[PASSAGE GIVEN start]

Could you think of this problem in two halves: the first half characterized by rolling w/o slipping and the second part as rolling with slipping? I am a little puzzled how energy is transferred from the rotation to potential energy in the first half of the problem, but in the second half that potential energy is transferred back, but only to the translational kinetic energy. It all makes intuitive sense, but hard to put my finger on it. Clearly in part one, the rotational velocity is a function of the translational velocity... the rolling w/o slipping. If there's no slipping, then it seems the rotational velocity must be tied directly to the translational velocity. However, in the second part of the problem, the ball is spinning freely. It's rate of rotation is NOT tied now to the translational velocity and since there are no forces acting to impede the rotation, the kinetic enery of rotation remains constant during the free fall portion of the ball's journey from start to finish. Does that seem like a reasonable explanation of what's going on with the rotational kinetic energy in this second half of the problem?

@MichelvanBiezen 7 жыл бұрын

The second part of the sentence: "and the second part as rolling with slipping" doesn't appear to describe the second part of the problem. When a car rolls up a hill, its kinetic energy is converted to potential energy and the total energy remains the same.

@pipertripp 7 жыл бұрын

What I was referring to is the fact that the ball's rotation is, in the second part of the problem, no longer related to the translational motion. In rolling without slipping, the rotational velocity is essentially a function of the translational velocity (or the other way round). If the ball is freely rotating in flight, it's rotational and translational velocities are no longer related, eh (hence why the rotation kinetic energy in part two remains contant whilst the translational velocity is actually higher than at the start of the problem)?

@anirudhhaharsha2934 2 жыл бұрын

When I calculate the rotational kinetic energy final using .5 I w^2, and using the final velocity, I get around 180J. Why is this?

@MichelvanBiezen 2 жыл бұрын

The w should be calculated from the velocity the ball had at the top of the incline.

@anirudhhaharsha2934 2 жыл бұрын

@@MichelvanBiezen I figured out the problem I used v equals rw even though that only applies in a situation where the object is rolling on the ground without slipping

@r.m8345 7 жыл бұрын

but the linear velocity changes so angular velocity has to change too deltaV=Vf-Vi deltaW=Wf-Wi deltaW=Vf/r-Vi/r and because Vf doesnt equal to Vi so has not to be 0 even when the farce doesnt make tourqe

@MichelvanBiezen 7 жыл бұрын

The video is correct.

[PASSAGE GIVEN end]
[INPUT DATA start]

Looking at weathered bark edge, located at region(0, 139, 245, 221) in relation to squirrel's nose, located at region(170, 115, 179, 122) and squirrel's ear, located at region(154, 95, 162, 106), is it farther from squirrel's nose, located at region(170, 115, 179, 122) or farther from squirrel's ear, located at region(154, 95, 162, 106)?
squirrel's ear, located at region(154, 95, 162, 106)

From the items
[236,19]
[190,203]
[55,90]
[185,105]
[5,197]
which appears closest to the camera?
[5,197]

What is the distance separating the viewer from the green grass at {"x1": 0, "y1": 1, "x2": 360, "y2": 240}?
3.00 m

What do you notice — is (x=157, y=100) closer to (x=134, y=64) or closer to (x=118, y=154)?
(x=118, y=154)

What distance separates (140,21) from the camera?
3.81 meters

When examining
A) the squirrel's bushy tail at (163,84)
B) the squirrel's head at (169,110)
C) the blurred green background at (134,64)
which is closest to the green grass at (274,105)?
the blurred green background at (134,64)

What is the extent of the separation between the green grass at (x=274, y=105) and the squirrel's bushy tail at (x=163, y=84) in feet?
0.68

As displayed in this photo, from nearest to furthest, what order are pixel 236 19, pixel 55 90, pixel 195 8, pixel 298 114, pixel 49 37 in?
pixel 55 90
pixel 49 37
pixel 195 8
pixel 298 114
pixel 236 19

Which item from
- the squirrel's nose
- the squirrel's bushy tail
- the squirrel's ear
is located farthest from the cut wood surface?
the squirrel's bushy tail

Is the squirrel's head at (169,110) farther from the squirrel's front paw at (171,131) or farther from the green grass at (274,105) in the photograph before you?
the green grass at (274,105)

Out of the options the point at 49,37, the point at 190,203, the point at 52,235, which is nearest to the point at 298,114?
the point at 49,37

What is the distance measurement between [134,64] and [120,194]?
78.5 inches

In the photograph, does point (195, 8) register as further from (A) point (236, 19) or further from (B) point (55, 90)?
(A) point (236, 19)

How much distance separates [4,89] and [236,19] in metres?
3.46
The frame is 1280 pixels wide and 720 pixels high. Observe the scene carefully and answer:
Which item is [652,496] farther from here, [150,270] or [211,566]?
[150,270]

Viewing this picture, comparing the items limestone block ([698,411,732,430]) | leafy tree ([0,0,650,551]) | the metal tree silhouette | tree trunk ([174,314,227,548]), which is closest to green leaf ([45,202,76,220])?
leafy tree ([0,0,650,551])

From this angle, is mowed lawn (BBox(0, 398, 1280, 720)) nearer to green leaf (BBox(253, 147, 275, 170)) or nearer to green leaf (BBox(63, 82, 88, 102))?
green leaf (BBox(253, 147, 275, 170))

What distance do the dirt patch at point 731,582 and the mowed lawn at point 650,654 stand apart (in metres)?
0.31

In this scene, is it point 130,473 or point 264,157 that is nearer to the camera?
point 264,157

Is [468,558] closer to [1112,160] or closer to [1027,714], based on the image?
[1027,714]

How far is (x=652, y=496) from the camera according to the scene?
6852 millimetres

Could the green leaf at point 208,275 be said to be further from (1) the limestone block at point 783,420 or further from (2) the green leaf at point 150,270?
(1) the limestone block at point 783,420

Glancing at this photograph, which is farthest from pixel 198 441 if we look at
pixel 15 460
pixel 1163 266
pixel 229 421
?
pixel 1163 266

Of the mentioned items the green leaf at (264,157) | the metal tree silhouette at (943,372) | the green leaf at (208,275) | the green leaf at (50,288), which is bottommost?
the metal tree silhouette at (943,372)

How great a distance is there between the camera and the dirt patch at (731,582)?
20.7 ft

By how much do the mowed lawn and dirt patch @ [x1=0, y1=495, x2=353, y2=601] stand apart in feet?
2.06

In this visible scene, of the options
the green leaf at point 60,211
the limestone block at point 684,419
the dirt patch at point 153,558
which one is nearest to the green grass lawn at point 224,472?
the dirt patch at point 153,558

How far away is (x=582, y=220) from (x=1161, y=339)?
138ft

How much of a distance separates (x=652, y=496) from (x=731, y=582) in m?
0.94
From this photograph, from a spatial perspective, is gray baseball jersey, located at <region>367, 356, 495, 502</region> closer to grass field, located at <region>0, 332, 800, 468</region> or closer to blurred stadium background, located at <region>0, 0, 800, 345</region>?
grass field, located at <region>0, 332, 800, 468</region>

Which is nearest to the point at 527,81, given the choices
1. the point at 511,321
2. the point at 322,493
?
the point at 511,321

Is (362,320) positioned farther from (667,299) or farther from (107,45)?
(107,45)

[INPUT DATA end]

=== STATED PROBLEM 1 ===
In the data listing rows, from the line with "Is (362,320) positioned" through the end of the listing, substitute "located" for "positioned" and give those lines again with nothing else changed.
=== STATED PROBLEM 2 ===
Proceed with the comment thread about the rolling ball's rotational energy, picking up right after its last reply.

=== WRITTEN REPLY 1 ===
Is (362,320) located farther from (667,299) or farther from (107,45)?
(107,45)

=== WRITTEN REPLY 2 ===
@r.m8345 7 жыл бұрын

and when you calculated the velocity on the of the hill you didnt say that the angular velocity has to be the same so we had angular velocity even though the force of gravity in the X component doesnt make torque on the ball

@r.m8345 7 жыл бұрын

please answer my question

@MichelvanBiezen 7 жыл бұрын

At the top of the hill v = Rw. After the ball leaves the top of the hill the angular velocity doesn't change but the linear velocity does.

@jianningluo6916 3 жыл бұрын

Can I say, when the ball touch the ground or something, the angular velocity is changing with translation velocity; if the ball fall in the air, means nothing can the ball touched, so angular velocity is constant and only translation velocity is changing. Is it correct ?

@mohammedshukri2648 8 жыл бұрын

Hello, why is Vfy positive? Is it because it is in the same direction as the acceleration?

@MichelvanBiezen 8 жыл бұрын

The magnitude of any vector can only be positive. So it depends how you want to look at the velocity. As a vector is it in the negative direction. As a magnitude it is positive. Since we are calculating the kinetic energy, we use the magnitude of the velocities.

@mohammedshukri2648 8 жыл бұрын

You are the best. Thanks!

@dancinkayley 8 жыл бұрын

Heya, I was wondering why my alternative method for finding the velocity isn't viable. I understand why your method works, I just don't understand why mine doesn't. (It worked for the previous video...) W + KEo + PEo = KEf + PEf + heat loss 0 + 364J (from previous videos) + mgh = KEf + 0 + 0 KEf = 364J + (2)(9.8)(10) = 560J KEf = KEt + KEr KEf = (1/2)mv^2 + (1/2)Iw^2 560J = (1/2)(2)v^2 + (1/2)(2/5)(2)(r^2)(v^2/r^2) 560J = v^2 + (2/5)v^2 560J = v^2(1 + 2/5) v^2 = (560)/(7/5) v^2 = 400 v = 20 As you can see, I fall a bit short of the real answer. Any help would be greatly appreciated!

@dancinkayley 8 жыл бұрын

Wait now I think I get it, the rotational kinetic energy wasn't changing so I should've replaced (1/2)(2/5)(2)(r^2)(v^2/r^2) with 104J. Would my method work if the ball was rolling down a hill on the other side (as opposed to freefalling?)

@MichelvanBiezen 8 жыл бұрын

I am stuck on your first line: "from previous videos". I would like to see that line replaced with what you did here in this problem.

@MichelvanBiezen 8 жыл бұрын

I believe so, but I need to see all your work to make that determination. Did you get the correct answer?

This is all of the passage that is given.